◆ PROBLEM DETAILS
Quote the court opinion below verbatim, in full.

◆ DOCUMENT TEXT
• • • •

Summary
In Bragg, Defendant was charged under § 838.021 for telling a deputy sheriff to get off his land and threatening to kill the deputy.
Summary of this case from Reilly v. State, Dept. of CorrectionsOpinion
No. 84-1495.
August 15, 1985. Rehearing Denied September 19, 1985.
Appeal from the Circuit Court, Orange County, Emerson R. Thompson, Jr., J.
Ricky R. Damerville, Orlando, for appellant.
Jim Smith, Atty. Gen., Tallahassee, and Margene A. Roper, Asst. Atty. Gen., Daytona Beach, for appellee.
This is an appeal from convictions for "corruption by threat against a public servant", "possession of a firearm in the commission of a felony" and "unlawful discharge of a firearm in public."
§ 838.021, Fla. Stat. (1983).
§ 790.07, Fla. Stat. (1983).
§ 790.15, Fla. Stat. (1983).
A neighbor heard and saw appellant in his yard screaming and cursing. After going back into his house appellant came out into his driveway and fired a handgun into the air, without saying anything. The neighbor's mother called the sheriff and when the deputy arrived he was told by the neighbor that she saw appellant again leave the house, go to his truck and retrieve a small box while saying "There is more where that came from." Deputy Stoner found out appellant had two telephone lines into his house and tried calling him on both numbers. No answer. Then while Stoner was talking to the neighbor he saw appellant come out of his house. Stoner asked appellant to come over and talk to him. Appellant did not respond and went back into his house. A woman, later identified as appellant's wife, drove up and went into the house and then left after about a minute. Stoner talked to the woman, said he determined appellant was a danger to himself and the public. A small army of deputies, including the Special Weapons and Tactics team began to amass in the area. One of the SWAT team members was also a member of a negotiating team and he approached appellant's house about two hours after the beginning of the episode. He was armed with a twelve-gauge shotgun and .357 revolver when he rapped on a window saying "deputy sheriff." Appellant told him to go away and said if he or any other law enforcement official came onto the property or continued to bother him he would kill. The language used was forceful and vulgar, but ineffective because the deputy then cut off the electricity to the house and other measures were taken to isolate and envelop appellant. Appellant decided to surrender after talking to his lawyer.

• • • •

◆ ENTRIES
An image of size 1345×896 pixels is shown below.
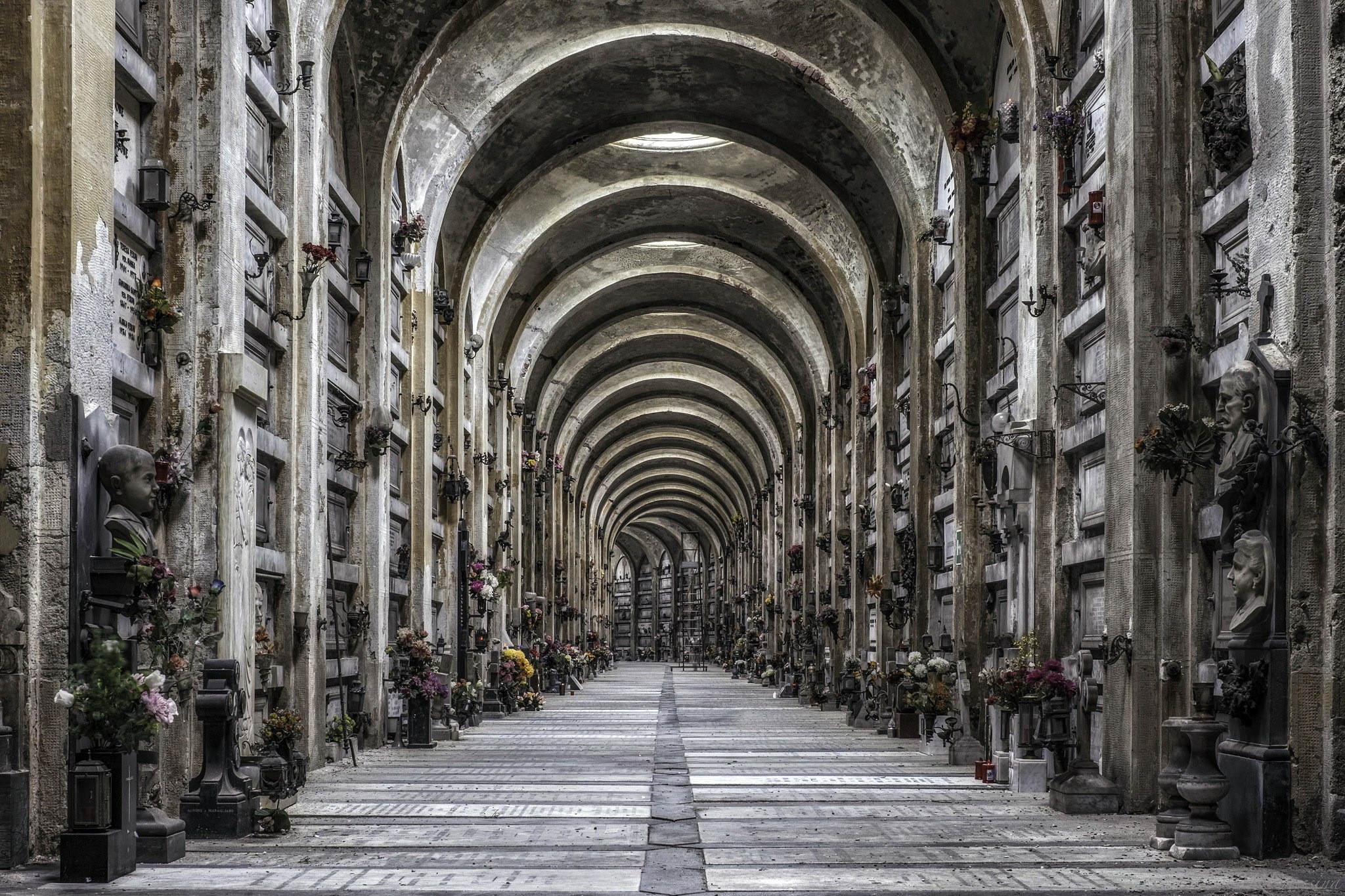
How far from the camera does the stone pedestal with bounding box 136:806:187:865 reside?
8805 millimetres

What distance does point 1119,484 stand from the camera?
11.5m

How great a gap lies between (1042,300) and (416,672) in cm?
879

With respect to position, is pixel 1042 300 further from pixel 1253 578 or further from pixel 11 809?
pixel 11 809

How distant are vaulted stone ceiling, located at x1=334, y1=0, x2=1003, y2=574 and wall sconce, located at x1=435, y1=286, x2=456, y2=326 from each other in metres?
1.09

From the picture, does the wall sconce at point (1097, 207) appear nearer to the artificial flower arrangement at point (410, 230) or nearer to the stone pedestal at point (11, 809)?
the stone pedestal at point (11, 809)

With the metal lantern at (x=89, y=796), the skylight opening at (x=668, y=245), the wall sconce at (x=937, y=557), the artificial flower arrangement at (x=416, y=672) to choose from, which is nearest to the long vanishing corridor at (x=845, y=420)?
the metal lantern at (x=89, y=796)

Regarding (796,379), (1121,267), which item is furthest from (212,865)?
(796,379)

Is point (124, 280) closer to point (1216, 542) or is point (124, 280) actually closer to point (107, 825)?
point (107, 825)

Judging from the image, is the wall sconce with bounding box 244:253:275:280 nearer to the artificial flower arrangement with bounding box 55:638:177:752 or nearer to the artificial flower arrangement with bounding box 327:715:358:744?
the artificial flower arrangement with bounding box 327:715:358:744

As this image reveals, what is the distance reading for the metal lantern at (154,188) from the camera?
10.9 meters

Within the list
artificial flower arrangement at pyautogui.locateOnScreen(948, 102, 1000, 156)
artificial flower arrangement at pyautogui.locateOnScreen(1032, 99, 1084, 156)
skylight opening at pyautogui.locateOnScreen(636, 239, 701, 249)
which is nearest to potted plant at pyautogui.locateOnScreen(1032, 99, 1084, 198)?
artificial flower arrangement at pyautogui.locateOnScreen(1032, 99, 1084, 156)

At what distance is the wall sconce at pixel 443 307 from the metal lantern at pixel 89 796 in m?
16.1

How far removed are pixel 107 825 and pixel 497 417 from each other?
943 inches

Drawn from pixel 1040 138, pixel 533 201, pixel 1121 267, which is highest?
pixel 533 201
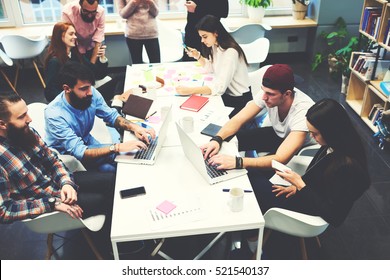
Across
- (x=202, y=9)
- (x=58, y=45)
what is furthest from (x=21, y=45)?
(x=202, y=9)

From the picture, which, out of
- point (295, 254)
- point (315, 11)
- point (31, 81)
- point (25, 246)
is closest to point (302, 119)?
point (295, 254)

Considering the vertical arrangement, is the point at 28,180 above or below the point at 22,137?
below

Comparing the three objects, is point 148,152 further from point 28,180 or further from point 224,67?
point 224,67

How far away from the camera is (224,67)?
3.34 meters

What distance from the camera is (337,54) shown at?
5453 mm

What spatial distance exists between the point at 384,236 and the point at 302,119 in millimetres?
1130

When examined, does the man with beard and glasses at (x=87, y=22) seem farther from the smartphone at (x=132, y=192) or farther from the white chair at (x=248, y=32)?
the smartphone at (x=132, y=192)

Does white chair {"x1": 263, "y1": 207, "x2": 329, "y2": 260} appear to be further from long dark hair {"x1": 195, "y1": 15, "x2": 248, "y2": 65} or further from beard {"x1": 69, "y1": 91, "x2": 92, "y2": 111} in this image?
long dark hair {"x1": 195, "y1": 15, "x2": 248, "y2": 65}

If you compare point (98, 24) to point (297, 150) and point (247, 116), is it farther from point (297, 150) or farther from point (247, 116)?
point (297, 150)

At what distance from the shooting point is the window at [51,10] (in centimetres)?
567

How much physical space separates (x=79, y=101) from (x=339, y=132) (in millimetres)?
1709

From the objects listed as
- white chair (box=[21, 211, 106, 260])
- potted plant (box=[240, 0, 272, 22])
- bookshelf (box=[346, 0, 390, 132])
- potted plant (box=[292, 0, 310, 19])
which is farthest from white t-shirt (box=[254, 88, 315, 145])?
potted plant (box=[292, 0, 310, 19])

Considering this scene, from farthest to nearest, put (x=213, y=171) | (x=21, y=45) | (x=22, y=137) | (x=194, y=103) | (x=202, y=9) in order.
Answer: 1. (x=21, y=45)
2. (x=202, y=9)
3. (x=194, y=103)
4. (x=213, y=171)
5. (x=22, y=137)

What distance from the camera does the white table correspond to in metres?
1.99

• • • •

◆ ANSWER
Summary
In Bragg, Defendant was charged under § 838.021 for telling a deputy sheriff to get off his land and threatening to kill the deputy.
Summary of this case from Reilly v. State, Dept. of CorrectionsOpinion
No. 84-1495.
August 15, 1985. Rehearing Denied September 19, 1985.
Appeal from the Circuit Court, Orange County, Emerson R. Thompson, Jr., J.
Ricky R. Damerville, Orlando, for appellant.
Jim Smith, Atty. Gen., Tallahassee, and Margene A. Roper, Asst. Atty. Gen., Daytona Beach, for appellee.
This is an appeal from convictions for "corruption by threat against a public servant", "possession of a firearm in the commission of a felony" and "unlawful discharge of a firearm in public."
§ 838.021, Fla. Stat. (1983).
§ 790.07, Fla. Stat. (1983).
§ 790.15, Fla. Stat. (1983).
A neighbor heard and saw appellant in his yard screaming and cursing. After going back into his house appellant came out into his driveway and fired a handgun into the air, without saying anything. The neighbor's mother called the sheriff and when the deputy arrived he was told by the neighbor that she saw appellant again leave the house, go to his truck and retrieve a small box while saying "There is more where that came from." Deputy Stoner found out appellant had two telephone lines into his house and tried calling him on both numbers. No answer. Then while Stoner was talking to the neighbor he saw appellant come out of his house. Stoner asked appellant to come over and talk to him. Appellant did not respond and went back into his house. A woman, later identified as appellant's wife, drove up and went into the house and then left after about a minute. Stoner talked to the woman, said he determined appellant was a danger to himself and the public. A small army of deputies, including the Special Weapons and Tactics team began to amass in the area. One of the SWAT team members was also a member of a negotiating team and he approached appellant's house about two hours after the beginning of the episode. He was armed with a twelve-gauge shotgun and .357 revolver when he rapped on a window saying "deputy sheriff." Appellant told him to go away and said if he or any other law enforcement official came onto the property or continued to bother him he would kill. The language used was forceful and vulgar, but ineffective because the deputy then cut off the electricity to the house and other measures were taken to isolate and envelop appellant. Appellant decided to surrender after talking to his lawyer.